Apr. 12th, 2018

purplecat: Peter Davison as the Fifth Doctor (Who:Five)
Four to Doomsday is an often over-looked story. It's a studio bound tale, which is mostly fairly straightforward, with limited action in the middle of a season which contains the flights of fantasy of Castrovalva and Kinda, the pyrotechnics of Earthshock, and the trainwreck that is Time Flight. On a rewatch it seems a little sad that it isn't discussed more often since it contains a lot of interesting ideas bubbling away under the surface.

I suspect a part of the problem is that, while it is possible to see that there are a load of interesting ideas here, the story doesn't seem very clear on how to dramatise them and so (probably wisely) opts mostly only to hint at them rather than risk turning into a philosophical debate instead of a Doctor Who story. It seems obvious to me, however, that by placing Bigon (ancient Greek philosopher turned android) centre stage, not to mention all the dialogue about abandoning the "flesh time", the story wants to explore ideas of the distinction between mind and body. Moreover Bigon's clear and principled ambivalence to Monarch and Monarch's plan, was probably supposed to explore ideas of duty to rule or state versus personal conscience. However, in story terms, none of these ideas really go anywhere. It's as if the story sets up this interesting scenario and set of tensions and then opts instead to drive the action by Adric being a bit of an idiot.

It is also a shame that Bigon's fellow android leaders do not get to present any particular point of view about the situation, particularly since each is supposed to represent a different culture*. They appear to be the only truly sentient androids. It's not clear whether their followers are silent merely because speaking extras cost more, but the impression given is certainly that only the four leaders have any real consciousness.
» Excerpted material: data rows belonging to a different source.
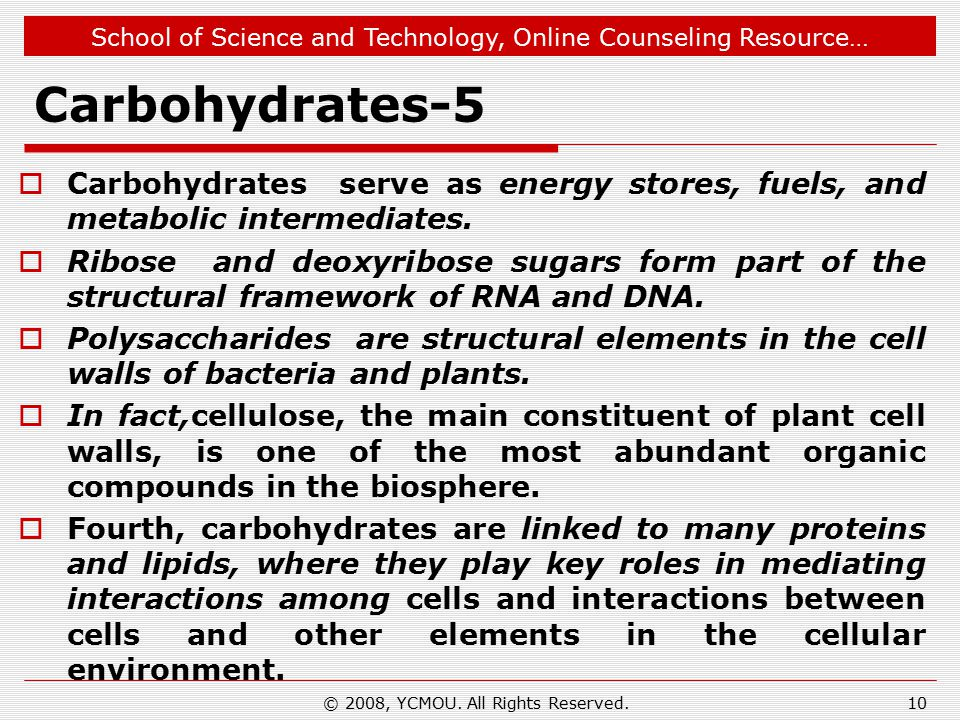 School of Science and Technology, Online Counseling Resource… Carbohydrates-5  Carbohydrates serve as energy stores, fuels, and metabolic intermediates.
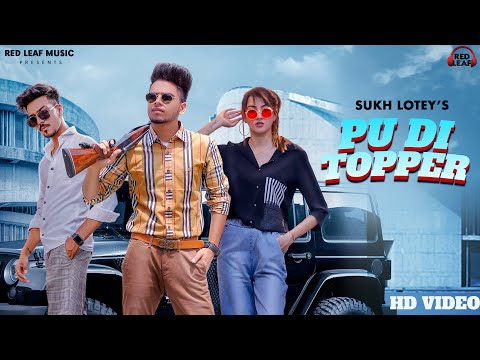 New Punjabi Songs 2020 | PU DI Topper | Official Video  | Sukh Lotey | Mr & Mrs Narula | Latest Song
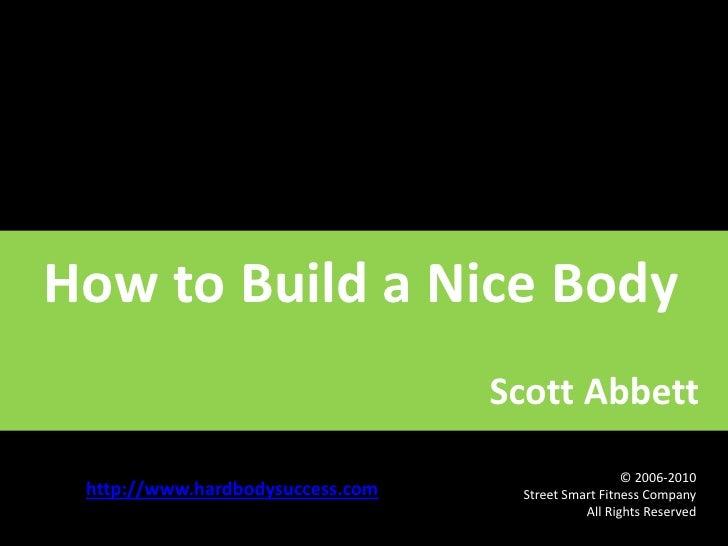 How to Build a Nice Body<br />                                                     Scott Abbett<br />http://www.hardbodysu...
Interesting use is almost made of Tegan's Australian background which potentially could have made Kurkutji (the australian aboriginal leader) a more central and rounded character, but again the story doesn't seem to really know where to go with this (and, of course, has failed to think through the liklihood that any aboriginal language Tegan happened to know would be comprehensible to an Australian who lived tens of thousands of years before she was born).

Even with its inability to quite capitalise on its themes, however, Four to Doomsday is interesting enough to watch, and the ideas give it a depth that many of Doctor Who's more space opera-like stories fail to deliver.

* Though possibly I should be grateful we are spared some 1980s Doctor Who concept of what might represent the cultural viewpoints of the Mayans, ancient Chinese, and incredibly ancient Australian aborigines.